在ROPgadget中有識別並分析多種文件結構,這次主要用這個功能來分析ELF文件格式。

分析的文件爲libc.so

上代碼

class Binary:
    def __init__(self, options):
        self.__fileName  = options.binary
        self.__rawBinary = None
        self.__binary    = None
        
        try:
            fd = open(self.__fileName, "rb")
            self.__rawBinary = fd.read()
            fd.close()
        except:
            print("[Error] Can't open the binary or binary not found")
            return None

        if   options.rawArch and options.rawMode:
             self.__binary = Raw(self.__rawBinary, options.rawArch, options.rawMode)
        elif self.__rawBinary[:4] == unhexlify(b"7f454c46"):
             self.__binary = ELF(self.__rawBinary)
        elif self.__rawBinary[:2] == unhexlify(b"4d5a"):
             self.__binary = PE(self.__rawBinary)
        elif self.__rawBinary[:4] == unhexlify(b"cafebabe"):
             self.__binary = UNIVERSAL(self.__rawBinary)
        elif self.__rawBinary[:4] == unhexlify(b"cefaedfe") or self.__rawBinary[:4] == unhexlify(b"cffaedfe"):
             self.__binary = MACHO(self.__rawBinary)
        else:
            print("[Error] Binary format not supported")
            return None
在binary.py中進行文件類型判定,ELF文件最開始四個字節‘7f454c46’

class ELFFlags:
    ELFCLASS32  = 0x01
    ELFCLASS64  = 0x02
    EI_CLASS    = 0x04
    EI_DATA     = 0x05
    ELFDATA2LSB = 0x01
    ELFDATA2MSB = 0x02
    EM_386      = 0x03
    EM_X86_64   = 0x3e
    EM_ARM      = 0x28
    EM_MIPS     = 0x08
    EM_SPARCv8p = 0x12
    EM_PowerPC  = 0x14
    EM_ARM64    = 0xb7

class ELF:
    def __init__(self, binary):
        self.__binary    = bytearray(binary)
        self.__ElfHeader = None
        self.__shdr_l    = []
        self.__phdr_l    = []

        self.__setHeaderElf()
        self.__setShdr()
        self.__setPhdr()
ELF文件類初始化

    def __setHeaderElf(self):
        e_ident = self.__binary[:15]#ELF文件魔數

        ei_class = e_ident[ELFFlags.EI_CLASS]
        ei_data  = e_ident[ELFFlags.EI_DATA]

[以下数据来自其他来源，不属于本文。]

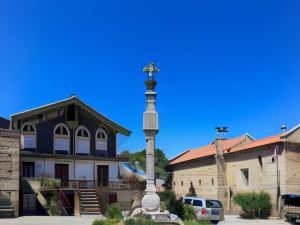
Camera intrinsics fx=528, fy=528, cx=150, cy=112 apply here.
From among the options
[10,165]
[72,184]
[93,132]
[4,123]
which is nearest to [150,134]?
[10,165]

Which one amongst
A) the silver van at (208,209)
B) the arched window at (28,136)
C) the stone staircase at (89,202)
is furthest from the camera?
the arched window at (28,136)

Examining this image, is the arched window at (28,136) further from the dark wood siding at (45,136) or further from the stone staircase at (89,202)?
the stone staircase at (89,202)

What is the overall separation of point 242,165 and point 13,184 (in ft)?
65.5

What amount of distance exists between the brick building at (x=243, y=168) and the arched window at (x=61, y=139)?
549 inches

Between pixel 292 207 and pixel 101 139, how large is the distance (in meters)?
19.3

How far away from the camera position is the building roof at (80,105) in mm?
42906

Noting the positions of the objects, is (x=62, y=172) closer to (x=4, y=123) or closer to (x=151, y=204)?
(x=4, y=123)

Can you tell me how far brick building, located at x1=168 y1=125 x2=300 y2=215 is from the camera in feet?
131

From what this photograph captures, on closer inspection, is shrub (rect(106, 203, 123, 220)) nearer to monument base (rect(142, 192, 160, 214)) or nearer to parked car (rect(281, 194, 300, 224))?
monument base (rect(142, 192, 160, 214))

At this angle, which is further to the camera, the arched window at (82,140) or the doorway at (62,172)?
the arched window at (82,140)

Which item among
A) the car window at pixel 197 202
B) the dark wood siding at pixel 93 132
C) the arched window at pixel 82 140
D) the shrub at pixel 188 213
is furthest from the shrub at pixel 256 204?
the shrub at pixel 188 213

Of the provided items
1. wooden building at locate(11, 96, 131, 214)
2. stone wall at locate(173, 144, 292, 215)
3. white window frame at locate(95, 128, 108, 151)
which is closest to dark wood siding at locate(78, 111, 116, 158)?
wooden building at locate(11, 96, 131, 214)

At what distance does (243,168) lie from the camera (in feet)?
150

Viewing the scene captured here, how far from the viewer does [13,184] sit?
35.9 meters
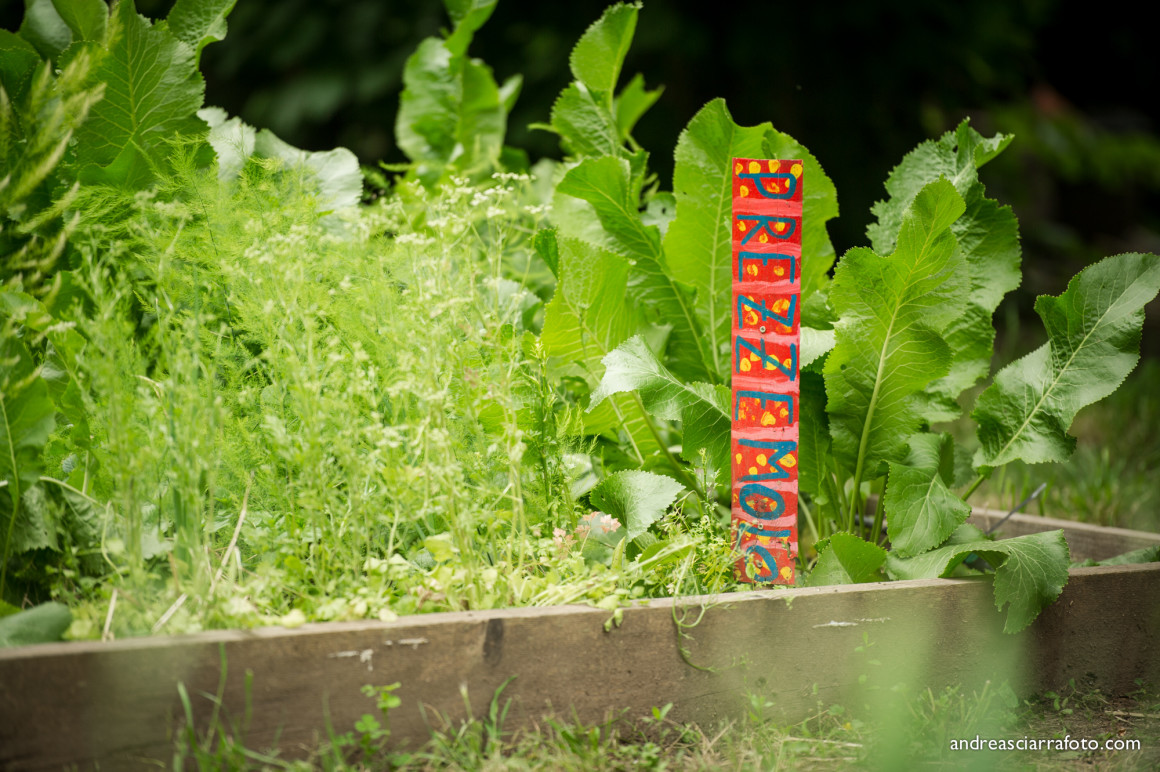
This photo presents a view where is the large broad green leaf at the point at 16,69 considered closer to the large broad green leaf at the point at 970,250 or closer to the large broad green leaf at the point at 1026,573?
the large broad green leaf at the point at 970,250

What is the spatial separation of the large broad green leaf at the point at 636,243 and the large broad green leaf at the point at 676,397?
0.22m

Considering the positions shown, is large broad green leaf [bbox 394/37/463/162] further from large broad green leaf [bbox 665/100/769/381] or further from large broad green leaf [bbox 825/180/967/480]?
large broad green leaf [bbox 825/180/967/480]

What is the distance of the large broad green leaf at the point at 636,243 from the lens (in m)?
1.55

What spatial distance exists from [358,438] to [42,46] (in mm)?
1186

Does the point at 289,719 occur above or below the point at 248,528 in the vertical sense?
below

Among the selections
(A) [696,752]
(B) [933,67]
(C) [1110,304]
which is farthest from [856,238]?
(A) [696,752]

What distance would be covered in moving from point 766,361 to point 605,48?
77 cm

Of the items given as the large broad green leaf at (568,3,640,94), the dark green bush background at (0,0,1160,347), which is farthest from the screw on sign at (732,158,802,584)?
the dark green bush background at (0,0,1160,347)

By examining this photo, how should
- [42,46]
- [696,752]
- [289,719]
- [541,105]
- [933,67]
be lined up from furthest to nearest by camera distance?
[933,67] < [541,105] < [42,46] < [696,752] < [289,719]

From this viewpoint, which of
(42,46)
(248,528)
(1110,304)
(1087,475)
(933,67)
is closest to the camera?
(248,528)

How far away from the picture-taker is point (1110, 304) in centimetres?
146

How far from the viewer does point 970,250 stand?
1.60 m

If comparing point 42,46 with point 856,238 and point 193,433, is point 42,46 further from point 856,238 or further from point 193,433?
point 856,238

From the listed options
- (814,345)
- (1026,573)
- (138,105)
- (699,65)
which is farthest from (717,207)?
(699,65)
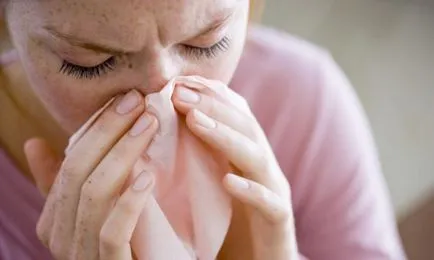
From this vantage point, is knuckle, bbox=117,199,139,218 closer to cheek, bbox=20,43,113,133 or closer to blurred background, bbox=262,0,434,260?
cheek, bbox=20,43,113,133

        if ei_class != ELFFlags.ELFCLASS32 and ei_class != ELFFlags.ELFCLASS64:
            print("[Error] ELF.__setHeaderElf() - Bad Arch size")
            return None

        if ei_data != ELFFlags.ELFDATA2LSB and ei_data != ELFFlags.ELFDATA2MSB:
            print("[Error] ELF.__setHeaderElf() - Bad architecture endian")
            return None

        if ei_class == ELFFlags.ELFCLASS32: 
            if ei_data == ELFFlags.ELFDATA2LSB:
                self.__ElfHeader = Elf32_Ehdr_LSB.from_buffer_copy(self.__binary)
            elif ei_data == ELFFlags.ELFDATA2MSB:
                self.__ElfHeader = Elf32_Ehdr_MSB.from_buffer_copy(self.__binary)
        elif ei_class == ELFFlags.ELFCLASS64: 
            if ei_data == ELFFlags.ELFDATA2LSB:
                self.__ElfHeader = Elf64_Ehdr_LSB.from_buffer_copy(self.__binary)
            elif ei_data == ELFFlags.ELFDATA2MSB:
                self.__ElfHeader = Elf64_Ehdr_MSB.from_buffer_copy(self.__binary)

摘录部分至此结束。